In both experiences, my babies never dropped into my pelvis, so there was no way they were coming out of my body that way. This is why once I got pregnant again, we decided I would have a scheduled c-section and not even try going through labor at all. Sigh. I have quite a few friends who say their scheduled c-sections were SO much better than they’re first c-section, but I remain unconvinced.

Yes, it will be nice to have family in town (we were able to plan in advance!) for the birth and for childcare for the girls. And I guess it will be nice to not have to feel labor pain… but honestly, I loved not knowing the date my babies would be born! I liked the suspense and feeling that they arrive when they’re ready. I hated having to pick a date this time around. I hate anticipating a surgery that I don’t want. I hate how my memories of the procedures in the past are overwhelmingly negative. I am praying that the anesthesiologist is able to place the spinal block without issue and that I have a great team of doctors who can try to ensure I don’t shake uncontrollably or throw up during the procedure (as I did with Clara). My main concern, of course, is that baby and I are both healthy… but I also want this to be a JOYFUL experience – somehow.

If I had it my way, I’d be planning a homebirth… not a highly medical procedure. I wish my body would just do this darn thing. But, I’m someone who apparently can make babies easily (such a blessing in itself!) but who cannot get them out!

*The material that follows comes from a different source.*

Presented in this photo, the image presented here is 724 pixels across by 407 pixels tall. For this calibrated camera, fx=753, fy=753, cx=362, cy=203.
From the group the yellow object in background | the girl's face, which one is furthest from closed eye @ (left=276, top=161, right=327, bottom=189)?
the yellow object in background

So I have a lot of complex emotions going into these next few days. And it doesn’t help that every once in a while someone will ask if I’ve considered trying to VBAC. Again. And if I know the effects of c-sections on babies. Oh yes, I know. Plus, there are so many articles about hospitals in Seattle trying to lower the c-section rate and it all makes me feel like I’m CHOOSING this (and it’s the wrong decision) instead of needing this. But I know it’s necessary for us. I do. But then I think “maybe this baby will just magically drop in there (my pelvis)…” Although as of my last appointment the head is floating really high, so that seems unlikely.

I decided to wait until my due date for my scheduled c-section, because I didn’t see any medical reason to go ‘early’ at 39 weeks. I feel like my babies like to stay in my uterus as long as possible (41 + 3 and 41 + 5), so I’m not rushing this one along more than necessary. It’s not likely that I’ll go into labor before my due date, so my OB is comfortable with me waiting if that’s what I want to do.

Our countdown is getting shorter and shorter! I know once I meet our newest nugget this will all seem very worth it.